-- INSTRUCTION --
Could you copy out every entry below word for word, omitting the pictures?

* begin *

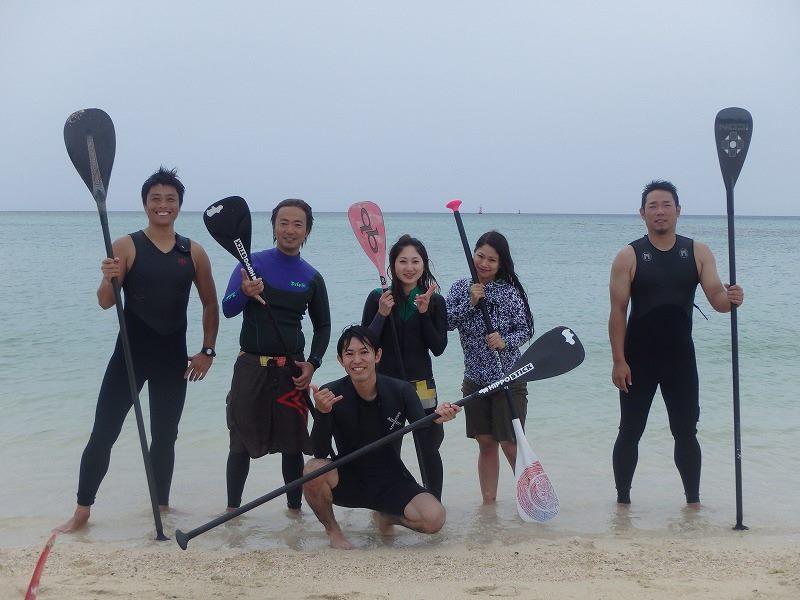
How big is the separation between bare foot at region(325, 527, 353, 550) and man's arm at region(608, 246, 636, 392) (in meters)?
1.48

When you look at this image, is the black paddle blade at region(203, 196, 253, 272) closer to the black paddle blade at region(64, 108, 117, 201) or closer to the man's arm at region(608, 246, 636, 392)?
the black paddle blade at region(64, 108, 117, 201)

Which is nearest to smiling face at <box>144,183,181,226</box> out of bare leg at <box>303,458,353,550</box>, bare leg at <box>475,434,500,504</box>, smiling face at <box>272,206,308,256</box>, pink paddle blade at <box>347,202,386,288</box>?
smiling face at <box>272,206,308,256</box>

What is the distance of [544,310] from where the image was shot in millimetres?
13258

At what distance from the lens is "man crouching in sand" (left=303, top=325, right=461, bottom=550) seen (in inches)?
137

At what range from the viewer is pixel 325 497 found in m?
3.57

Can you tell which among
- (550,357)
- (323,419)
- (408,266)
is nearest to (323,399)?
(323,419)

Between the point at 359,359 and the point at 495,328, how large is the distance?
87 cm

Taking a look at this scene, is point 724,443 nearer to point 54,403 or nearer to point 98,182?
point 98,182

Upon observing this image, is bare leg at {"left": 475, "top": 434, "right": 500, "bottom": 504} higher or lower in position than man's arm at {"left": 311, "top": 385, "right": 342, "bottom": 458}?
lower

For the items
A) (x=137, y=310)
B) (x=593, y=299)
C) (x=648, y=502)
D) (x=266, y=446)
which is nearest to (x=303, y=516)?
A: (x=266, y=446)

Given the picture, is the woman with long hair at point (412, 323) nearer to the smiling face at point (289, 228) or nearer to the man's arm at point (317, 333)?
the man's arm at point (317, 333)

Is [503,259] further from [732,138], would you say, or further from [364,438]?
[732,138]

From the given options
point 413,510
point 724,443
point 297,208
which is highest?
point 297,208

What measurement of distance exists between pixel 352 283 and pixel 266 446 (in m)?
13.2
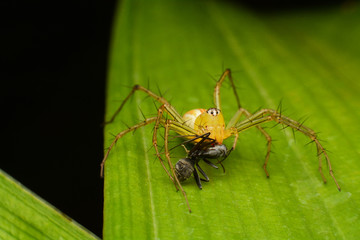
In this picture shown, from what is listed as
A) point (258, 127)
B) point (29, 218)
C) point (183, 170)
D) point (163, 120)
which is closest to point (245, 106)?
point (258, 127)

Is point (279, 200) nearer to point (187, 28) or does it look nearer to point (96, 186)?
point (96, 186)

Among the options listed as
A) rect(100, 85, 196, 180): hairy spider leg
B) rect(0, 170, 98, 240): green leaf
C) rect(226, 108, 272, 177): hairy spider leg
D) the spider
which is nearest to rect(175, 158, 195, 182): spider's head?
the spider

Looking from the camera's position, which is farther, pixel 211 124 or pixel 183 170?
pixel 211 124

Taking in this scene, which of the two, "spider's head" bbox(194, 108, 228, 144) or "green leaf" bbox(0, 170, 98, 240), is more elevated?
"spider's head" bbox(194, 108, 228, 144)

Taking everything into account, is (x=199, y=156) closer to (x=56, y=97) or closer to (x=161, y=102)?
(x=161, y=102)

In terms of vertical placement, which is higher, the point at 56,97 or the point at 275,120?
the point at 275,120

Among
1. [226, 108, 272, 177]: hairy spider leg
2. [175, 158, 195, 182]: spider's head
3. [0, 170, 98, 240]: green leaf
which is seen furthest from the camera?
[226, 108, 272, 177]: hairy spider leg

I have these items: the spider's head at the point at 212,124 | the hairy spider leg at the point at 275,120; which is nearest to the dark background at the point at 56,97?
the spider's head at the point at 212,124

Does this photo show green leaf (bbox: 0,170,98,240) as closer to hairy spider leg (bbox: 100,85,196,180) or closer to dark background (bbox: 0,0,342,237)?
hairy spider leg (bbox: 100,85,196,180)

* end *

-- ANSWER TO THIS TASK --
How big is the separation between bare foot at region(325, 527, 353, 550) and man's arm at region(608, 246, 636, 392) (in meters)?
1.48

When you look at this image, is the black paddle blade at region(203, 196, 253, 272) closer to the black paddle blade at region(64, 108, 117, 201) or closer to the man's arm at region(608, 246, 636, 392)?
the black paddle blade at region(64, 108, 117, 201)

Which is nearest to smiling face at <box>144,183,181,226</box> out of bare leg at <box>303,458,353,550</box>, bare leg at <box>475,434,500,504</box>, smiling face at <box>272,206,308,256</box>, pink paddle blade at <box>347,202,386,288</box>?
smiling face at <box>272,206,308,256</box>

What is the distance of [544,310] from where the image was shot in millimetres?
13258

At what distance from the lens is "man crouching in sand" (left=303, top=325, right=461, bottom=550) seen (in inches)?
137

At what range from the viewer is pixel 325 497 found in m?
3.57

Can you tell which among
- (550,357)
- (323,419)
- (408,266)
is nearest to (323,399)?
(323,419)

Between the point at 359,359 and the point at 495,328, how large is the distance?
87 cm

Taking a look at this scene, is point 724,443 nearer to point 54,403 or nearer to point 98,182?
point 98,182

Upon observing this image, is bare leg at {"left": 475, "top": 434, "right": 500, "bottom": 504} higher or lower in position than man's arm at {"left": 311, "top": 385, "right": 342, "bottom": 458}?
lower

For the items
A) (x=137, y=310)
B) (x=593, y=299)
C) (x=648, y=502)
D) (x=266, y=446)
which is nearest to (x=303, y=516)?
A: (x=266, y=446)

Given the picture, is the woman with long hair at point (412, 323) nearer to the smiling face at point (289, 228) or nearer to the man's arm at point (317, 333)?
the man's arm at point (317, 333)

Is [503,259] further from [732,138], would you say, or further from [364,438]?
[732,138]

From the given options
point 413,510
point 724,443
point 297,208
which is highest?
point 297,208

What measurement of distance exists between pixel 352 283 and pixel 266 446 (in m)?
13.2
In this picture shown, from what is listed as
A) point (258, 127)
B) point (29, 218)
C) point (183, 170)
D) point (163, 120)
which is closest to point (245, 106)?
point (258, 127)

Is point (279, 200) nearer to point (187, 28) or does it look nearer to point (96, 186)?
point (96, 186)

Among the options listed as
A) rect(100, 85, 196, 180): hairy spider leg
B) rect(0, 170, 98, 240): green leaf
C) rect(226, 108, 272, 177): hairy spider leg
D) the spider
which is nearest to rect(175, 158, 195, 182): spider's head?
the spider

Looking from the camera's position, which is farther, pixel 211 124 or pixel 183 170?
pixel 211 124

Taking in this scene, which of the two, "spider's head" bbox(194, 108, 228, 144) or "green leaf" bbox(0, 170, 98, 240), is more elevated?
"spider's head" bbox(194, 108, 228, 144)

Taking everything into account, is (x=199, y=156) closer to (x=56, y=97) or closer to (x=161, y=102)?
(x=161, y=102)

In terms of vertical placement, which is higher, the point at 56,97 or the point at 275,120?
the point at 275,120

Among
1. [226, 108, 272, 177]: hairy spider leg
2. [175, 158, 195, 182]: spider's head
3. [0, 170, 98, 240]: green leaf
which is seen furthest from the camera?
[226, 108, 272, 177]: hairy spider leg

I have these items: the spider's head at the point at 212,124 | the hairy spider leg at the point at 275,120; which is nearest to the dark background at the point at 56,97?
the spider's head at the point at 212,124

Does this photo show green leaf (bbox: 0,170,98,240) as closer to hairy spider leg (bbox: 100,85,196,180) or closer to dark background (bbox: 0,0,342,237)?
hairy spider leg (bbox: 100,85,196,180)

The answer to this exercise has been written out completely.